Hydrate: Swap your first cup of tea for a more hydrating drink, particularly if you have taken some early exercise. My favourite morning brew is hot water with fresh ginger, lemon and a squeeze of honey. The rousing kick of ginger and the zing of lemon are soothed by the sweet honey, which makes this drink a gentle wake up call each day.
Nourish: There are plenty of studies that demonstrate the importance of a good breakfast, so I’ll leave the science to them. For me, breakfast is important because it is delicious, but it also gives me energy for a productive morning. It could be anything from a bowl of cereal to egg on toast, but make sure you choose options that you find tasty, that aren’t too sugary and feel kind to your body. Take the time to prepare and eat something you enjoy.
My friends and social media followers will know that I eat porridge year round. In the heat of the summer, however, I am sometimes persuaded to swap to what I like to think of as ‘summer porridge’ - bircher muesli. The recipe for one of my favourite summer flavour combinations is below.
Pause: Before you hurtle into action, spend a minute or two taking stock and setting intentions for the day, or week, ahead. I usually take this moment before I begin breakfast and open my emails, but find a time that works for you. Pause, breathe and begin.
Peach, almond and cardamom bircher muesli
Bircher muesli is filling, healthy and easy to adapt to your palate. In this recipe I love the gentle sweetness of almonds and the sunshine of cardamom as a base for the peaches, which are my favourite summer fruit. It would also work well with nectarines and apricots.
The majority of the recipe is made in advance, so you’ve got the joy of knowing there’s a delicious breakfast ready for you in the morning. If it’s helpful to have several days' worth of breakfasts prepared ahead, you can make a big batch and store it in the fridge for 3-4 days. Bircher is also very portable, which is ideal if you like to take breakfast to work with you.

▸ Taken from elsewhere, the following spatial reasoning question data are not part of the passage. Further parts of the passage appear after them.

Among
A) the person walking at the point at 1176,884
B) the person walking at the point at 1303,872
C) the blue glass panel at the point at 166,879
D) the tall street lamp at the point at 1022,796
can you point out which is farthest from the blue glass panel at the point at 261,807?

The recipe serves 2, but you can multiply it according.
- 100g oats
- A handful of chopped dried fruit (about 50g) - I like dates, sultanas, cherries and/or apricots
- 1 tbsp ground almonds
- 1 tbsp toasted sunflower seeds, plus extra to serve
- 1/4 tsp ground cardamom
- A few drops of vanilla bean extract (optional)
- 150ml milk
- 150ml water
- 1 tbsp yogurt, plus extra to serve
- 1 apple, grated
- 1 peach, sliced or diced
- Honey, to serve
- Place the oats in a medium-sized bowl or plastic tub.
- Add the dried fruit, ground almonds, sunflower seeds, cardamom and vanilla, if using.
- Cover with a mixture of half milk, half water (around 150ml each) and stir in the yogurt.
- Refrigerate overnight or for a couple of hours.
- Grate the apple and fold through the oats. (I add the apples in the morning so they retain their crunch, but this step can be done the night before if you need to quickly grab the muesli and head out the door).
- Loosen to your desired consistency with a little more milk.
- Place into a bowl and top with the peach, a spoonful of yogurt, a sprinkling of toasted sunflower seeds and a drizzle of honey.